- [Given exercise] Output exactly the lines between the line that contains "How far away" and the last line of the material, counting both.
══ Data to process ══
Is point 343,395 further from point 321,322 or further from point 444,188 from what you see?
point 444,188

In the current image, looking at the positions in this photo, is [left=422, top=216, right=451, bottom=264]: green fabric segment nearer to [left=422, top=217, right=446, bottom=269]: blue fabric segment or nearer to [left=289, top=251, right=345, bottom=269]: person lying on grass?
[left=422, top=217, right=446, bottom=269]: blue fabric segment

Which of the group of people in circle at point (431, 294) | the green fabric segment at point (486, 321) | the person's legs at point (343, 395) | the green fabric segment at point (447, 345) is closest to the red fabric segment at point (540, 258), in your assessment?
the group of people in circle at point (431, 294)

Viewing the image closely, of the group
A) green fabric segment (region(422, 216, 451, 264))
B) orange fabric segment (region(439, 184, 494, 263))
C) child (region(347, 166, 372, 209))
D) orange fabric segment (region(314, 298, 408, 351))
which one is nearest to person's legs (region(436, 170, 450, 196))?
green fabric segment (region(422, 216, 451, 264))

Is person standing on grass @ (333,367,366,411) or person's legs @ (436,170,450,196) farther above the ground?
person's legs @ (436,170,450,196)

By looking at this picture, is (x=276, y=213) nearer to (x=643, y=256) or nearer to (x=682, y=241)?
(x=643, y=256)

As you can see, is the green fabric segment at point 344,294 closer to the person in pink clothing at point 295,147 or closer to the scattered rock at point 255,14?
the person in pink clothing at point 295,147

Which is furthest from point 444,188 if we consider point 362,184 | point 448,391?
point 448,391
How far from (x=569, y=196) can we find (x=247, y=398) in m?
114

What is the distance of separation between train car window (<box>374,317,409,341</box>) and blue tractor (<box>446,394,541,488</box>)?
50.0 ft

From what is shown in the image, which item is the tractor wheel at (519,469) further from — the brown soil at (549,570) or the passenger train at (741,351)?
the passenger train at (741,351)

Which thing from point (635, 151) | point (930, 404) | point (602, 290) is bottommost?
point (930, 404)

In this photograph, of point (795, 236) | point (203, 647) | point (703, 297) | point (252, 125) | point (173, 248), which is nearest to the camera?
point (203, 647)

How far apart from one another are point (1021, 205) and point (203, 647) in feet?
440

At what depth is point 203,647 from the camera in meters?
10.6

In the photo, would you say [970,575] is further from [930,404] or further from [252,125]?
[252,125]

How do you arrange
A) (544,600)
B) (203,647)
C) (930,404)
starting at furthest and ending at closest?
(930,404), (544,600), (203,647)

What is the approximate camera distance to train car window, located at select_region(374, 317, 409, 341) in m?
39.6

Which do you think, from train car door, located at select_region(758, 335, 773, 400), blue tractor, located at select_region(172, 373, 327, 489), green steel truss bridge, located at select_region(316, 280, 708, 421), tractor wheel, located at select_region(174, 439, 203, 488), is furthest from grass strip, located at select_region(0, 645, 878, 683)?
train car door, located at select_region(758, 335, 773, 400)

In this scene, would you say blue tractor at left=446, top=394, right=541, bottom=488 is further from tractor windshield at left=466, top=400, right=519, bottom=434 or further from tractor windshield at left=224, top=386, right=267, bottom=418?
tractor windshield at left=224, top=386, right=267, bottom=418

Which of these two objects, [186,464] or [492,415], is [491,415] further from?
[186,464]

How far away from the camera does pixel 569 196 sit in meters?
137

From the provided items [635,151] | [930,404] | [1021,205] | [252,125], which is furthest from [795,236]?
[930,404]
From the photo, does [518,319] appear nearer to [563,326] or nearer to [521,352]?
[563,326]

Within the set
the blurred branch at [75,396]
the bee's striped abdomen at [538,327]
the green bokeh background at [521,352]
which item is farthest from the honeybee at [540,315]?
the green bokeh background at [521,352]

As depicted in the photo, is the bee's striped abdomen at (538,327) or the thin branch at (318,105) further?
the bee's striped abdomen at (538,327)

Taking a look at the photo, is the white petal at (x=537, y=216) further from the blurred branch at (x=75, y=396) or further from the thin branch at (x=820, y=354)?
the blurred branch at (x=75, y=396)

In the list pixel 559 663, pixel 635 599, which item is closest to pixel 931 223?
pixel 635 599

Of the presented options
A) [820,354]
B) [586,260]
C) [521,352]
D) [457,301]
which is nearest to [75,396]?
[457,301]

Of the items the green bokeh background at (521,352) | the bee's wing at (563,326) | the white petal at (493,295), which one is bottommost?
═══
- [Answer to this task]
How far away from the camera does pixel 569 196 sit in meters?
137

From the provided items [635,151] | [930,404] | [1021,205] | [252,125], which is furthest from [795,236]?
[930,404]
From the photo, does [518,319] appear nearer to [563,326] or nearer to [521,352]?
[563,326]

Within the set
the blurred branch at [75,396]
the bee's striped abdomen at [538,327]
the green bokeh background at [521,352]
which item is farthest from the honeybee at [540,315]?
the green bokeh background at [521,352]

As depicted in the photo, is the bee's striped abdomen at (538,327) or the thin branch at (318,105) further?
the bee's striped abdomen at (538,327)

Taking a look at the photo, is the white petal at (x=537, y=216) further from the blurred branch at (x=75, y=396) or further from the thin branch at (x=820, y=354)?
the blurred branch at (x=75, y=396)

In the list pixel 559 663, pixel 635 599, which item is closest to pixel 931 223?
pixel 635 599

Of the presented options
A) [820,354]
B) [586,260]
C) [521,352]
D) [457,301]
which is nearest to [75,396]?
[457,301]

Of the items the green bokeh background at (521,352) | the bee's wing at (563,326) | the white petal at (493,295), which one is bottommost?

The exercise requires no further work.